Demographic recently released the 2015 version of its International Housing Affordability Survey, a publication that I have posted on for the past four years. In this annual survey, Demographia examines the housing markets in 378 metropolitan markets in nine countries, Australia, Canada, China, Ireland, Japan, New Zealand, Singapore and the United States and assesses housing affordability based on a measure that we can all relate to, household income.
Demographic uses the term "median multiple" to rate housing affordability; this price-to-income multiple is calculated using the median price of a home in a given market and divides it by the median household income in that market as follows:
Median Multiple = Median Price of a Home
Median Household Income
Historically, the median multiple for Australia, Canada, Ireland, New Zealand, the United Kingdom and the United States has been relatively similar, ranging between 2.0 and 3.0 (i.e. a median house is priced at 2 to 3 times the median income in that market) during the 1980s and 1990s. As well, experts agree that housing is affordable when the median multiple is no more than 3.0, however, as the years have passed and credit has become cheaper and cheaper thanks to the Federal Reserve and their central bank peers, many markets in the study have exceeded the affordability threshold.

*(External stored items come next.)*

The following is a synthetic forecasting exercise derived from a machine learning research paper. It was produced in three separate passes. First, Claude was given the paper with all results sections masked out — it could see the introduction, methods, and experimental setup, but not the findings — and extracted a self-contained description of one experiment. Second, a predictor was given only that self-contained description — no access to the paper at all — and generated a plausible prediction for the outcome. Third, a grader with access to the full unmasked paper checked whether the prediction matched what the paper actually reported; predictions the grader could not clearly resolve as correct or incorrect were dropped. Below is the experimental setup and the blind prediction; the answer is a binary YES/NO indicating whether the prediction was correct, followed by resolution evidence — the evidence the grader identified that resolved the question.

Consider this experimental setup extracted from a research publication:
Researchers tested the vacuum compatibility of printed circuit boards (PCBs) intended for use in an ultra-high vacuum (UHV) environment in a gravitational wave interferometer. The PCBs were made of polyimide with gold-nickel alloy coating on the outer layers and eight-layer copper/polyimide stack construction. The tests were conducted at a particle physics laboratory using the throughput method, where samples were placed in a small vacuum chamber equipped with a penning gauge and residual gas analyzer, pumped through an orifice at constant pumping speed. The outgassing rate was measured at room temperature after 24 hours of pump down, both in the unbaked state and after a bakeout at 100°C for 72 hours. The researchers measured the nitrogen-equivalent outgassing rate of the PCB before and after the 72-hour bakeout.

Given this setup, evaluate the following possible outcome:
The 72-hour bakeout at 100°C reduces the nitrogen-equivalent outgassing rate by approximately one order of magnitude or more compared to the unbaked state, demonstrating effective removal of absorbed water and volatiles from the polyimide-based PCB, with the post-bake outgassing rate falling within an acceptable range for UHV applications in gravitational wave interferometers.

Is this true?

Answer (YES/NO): YES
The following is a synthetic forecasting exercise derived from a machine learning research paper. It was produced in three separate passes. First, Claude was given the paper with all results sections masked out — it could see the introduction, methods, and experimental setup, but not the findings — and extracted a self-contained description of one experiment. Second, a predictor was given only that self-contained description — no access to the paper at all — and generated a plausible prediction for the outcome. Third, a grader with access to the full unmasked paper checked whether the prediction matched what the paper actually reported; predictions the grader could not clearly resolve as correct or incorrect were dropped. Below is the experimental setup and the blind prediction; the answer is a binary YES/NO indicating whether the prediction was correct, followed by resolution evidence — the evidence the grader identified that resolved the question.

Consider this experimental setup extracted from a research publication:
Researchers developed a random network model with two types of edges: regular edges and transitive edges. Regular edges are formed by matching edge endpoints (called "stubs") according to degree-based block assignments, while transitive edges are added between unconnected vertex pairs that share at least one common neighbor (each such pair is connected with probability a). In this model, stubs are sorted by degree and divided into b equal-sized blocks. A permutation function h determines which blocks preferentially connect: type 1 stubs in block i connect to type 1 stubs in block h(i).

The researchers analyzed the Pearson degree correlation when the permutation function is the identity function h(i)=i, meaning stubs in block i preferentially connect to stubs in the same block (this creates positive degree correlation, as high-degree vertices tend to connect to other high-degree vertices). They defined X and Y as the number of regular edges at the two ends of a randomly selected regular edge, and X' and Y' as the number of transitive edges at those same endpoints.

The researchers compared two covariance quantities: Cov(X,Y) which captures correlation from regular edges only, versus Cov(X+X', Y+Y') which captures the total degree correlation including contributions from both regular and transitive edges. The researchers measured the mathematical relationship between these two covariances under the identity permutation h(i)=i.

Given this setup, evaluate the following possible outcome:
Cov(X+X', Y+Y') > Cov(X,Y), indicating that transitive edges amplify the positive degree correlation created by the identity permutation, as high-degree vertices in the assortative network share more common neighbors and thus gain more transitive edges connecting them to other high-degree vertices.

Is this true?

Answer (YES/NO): YES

Demographic uses the median multiple to assign affordability ratings to each of the 378 metropolitan markets in the study as follows:
Of the 378 total international markets in the study, 98 are considered affordable, (median multiple of 3.0 or less), 119 are considered moderately affordable, 75 are considered seriously unaffordable and 86 are considered severely unaffordable as shown on this table:
Here is a graph showing how housing affordability in major markets (population more than one million) has changed between 2004 and 2014 for each of the nations in the study:
If we include both major and other smaller markets, three nations have severely unaffordable housing in 2014; Hong Kong with a median multiple of 17.0, New Zealand with a median multiple of 5.2 and Australia with a median multiple of 5.5 The median multiple of the United States was 3.4 compared to 3.9 for Canada and 5.0 for the United Kingdom.

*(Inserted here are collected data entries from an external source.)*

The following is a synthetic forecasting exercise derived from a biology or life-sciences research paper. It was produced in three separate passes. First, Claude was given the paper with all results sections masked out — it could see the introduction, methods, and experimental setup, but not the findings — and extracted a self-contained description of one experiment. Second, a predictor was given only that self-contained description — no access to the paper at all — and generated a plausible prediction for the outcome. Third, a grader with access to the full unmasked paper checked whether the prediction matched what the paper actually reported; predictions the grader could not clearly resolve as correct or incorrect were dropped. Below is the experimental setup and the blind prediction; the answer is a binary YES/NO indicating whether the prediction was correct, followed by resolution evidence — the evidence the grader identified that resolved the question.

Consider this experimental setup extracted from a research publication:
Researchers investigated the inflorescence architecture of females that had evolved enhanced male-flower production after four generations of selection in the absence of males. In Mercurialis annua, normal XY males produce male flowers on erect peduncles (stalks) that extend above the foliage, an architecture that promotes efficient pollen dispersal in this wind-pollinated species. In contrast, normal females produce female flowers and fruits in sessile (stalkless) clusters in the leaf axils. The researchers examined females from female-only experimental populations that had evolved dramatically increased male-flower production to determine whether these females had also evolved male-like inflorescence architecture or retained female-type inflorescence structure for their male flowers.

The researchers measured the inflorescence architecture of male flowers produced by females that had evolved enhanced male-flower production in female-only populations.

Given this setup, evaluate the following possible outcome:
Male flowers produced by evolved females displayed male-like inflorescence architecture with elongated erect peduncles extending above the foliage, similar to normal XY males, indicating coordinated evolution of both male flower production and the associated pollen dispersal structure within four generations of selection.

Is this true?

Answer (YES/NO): NO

With that background information, for this posting, I'm going to focus on housing affordability in the United States. Among the 52 major markets in the United States, the median multiple is 3.6 with 14 being classified as affordable and 9 being classified as severely unaffordable. The least affordable major market was in San Francisco with a median multiple of 9.2 and the most affordable major market was in Detroit with a median multiple of 2.1. Among all 242 American markets, 88 were classified as affordable and 25 were classified as severely unaffordable. The least affordable market was, once again, San Francisco with a median multiple of 9.2 and the most affordable market was in Rockford, Illinois with a median multiple of 2.0.
Now, let's look at the long-term trend. Here is a graph showing the trend of housing affordability in the ten largest markets in the United States between 2004 and 2014:
You will notice that in 2014, only one of the top ten largest major metropolitan area had affordable housing; Atlanta which came in with a median multiple of 2.9. The least affordable major metropolitan area among the top ten largest markets in 2014 was Los Angeles with a median multiple of 8.0. You will also note that affordability for the ten largest real estate markets in the U.S. declined over the past one or two years, reflecting the upward pressure on housing prices.

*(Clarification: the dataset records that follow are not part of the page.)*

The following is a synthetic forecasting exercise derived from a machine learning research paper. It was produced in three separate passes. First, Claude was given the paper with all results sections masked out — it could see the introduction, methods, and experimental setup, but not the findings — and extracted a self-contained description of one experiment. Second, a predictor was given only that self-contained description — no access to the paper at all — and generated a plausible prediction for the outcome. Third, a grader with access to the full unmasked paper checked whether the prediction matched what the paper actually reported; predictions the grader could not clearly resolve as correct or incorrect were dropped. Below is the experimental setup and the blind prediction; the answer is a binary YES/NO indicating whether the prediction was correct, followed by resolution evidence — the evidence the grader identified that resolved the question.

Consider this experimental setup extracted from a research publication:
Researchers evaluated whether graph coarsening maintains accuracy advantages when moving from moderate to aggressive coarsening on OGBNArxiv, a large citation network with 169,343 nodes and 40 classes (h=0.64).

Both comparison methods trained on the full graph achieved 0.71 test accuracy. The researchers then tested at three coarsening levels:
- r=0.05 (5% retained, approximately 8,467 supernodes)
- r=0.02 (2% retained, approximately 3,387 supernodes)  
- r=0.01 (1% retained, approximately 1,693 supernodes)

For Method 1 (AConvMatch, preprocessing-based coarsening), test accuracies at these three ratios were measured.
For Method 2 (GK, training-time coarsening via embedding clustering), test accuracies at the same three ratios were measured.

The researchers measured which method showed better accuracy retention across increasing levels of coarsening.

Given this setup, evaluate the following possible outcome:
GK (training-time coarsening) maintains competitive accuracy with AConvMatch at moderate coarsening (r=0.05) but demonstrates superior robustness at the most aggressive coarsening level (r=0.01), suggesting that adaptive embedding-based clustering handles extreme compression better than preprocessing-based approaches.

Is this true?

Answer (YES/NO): NO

Now, let's look at the top ten most affordable housing market among all U.S. markets in 2014. Please note that I have included a column which shows the median multiple for 2013 where it is available and the year-over-year change from 2013 to 2014:
Note that Detroit, Michigan also holds the distinction of being America's most affordable major metropolitan markets. It is interesting to note that there is a pretty even split between those housing markets that became less affordable and those that became more affordable during 2014.
Here is a table showing the top ten least affordable housing markets among all U.S. markets in 2014:
Do you notice anything unusual? All but one of America's least affordable real estate markets is located in California, in fact, 13 out of 25 severely unaffordable (the lowest level of affordability) U.S. real estate markets are located in California. Again, it's a pretty even split between those markets that became even less severely affordable and those that became more severely unaffordable during 2014.
On a year-over-year basis, as measured using the median multiple concept, the affordability of residential real estate in the overall United States was the same in both 2013 and 2014 with the average median multiple being 3.4. This is substantially different than the change in affordability between 2012 and 2013 when the median multiple jumped from 3.1 in 2012 to 3.4 in 2013. This shouldn't be overly surprising given that house prices appreciated at a far higher rate in 2012 - 2013 than they did in 2014. What is of concern is that the number of moderately, seriously and severely unaffordable real estate markets still remains at 63.6 percent of all markets, up from 53.7 percent in 2012. This suggests that there is a significant possibility that another economic downturn could, once again, have a negative impact on the financial condition of American households that are living in houses that are beyond their means.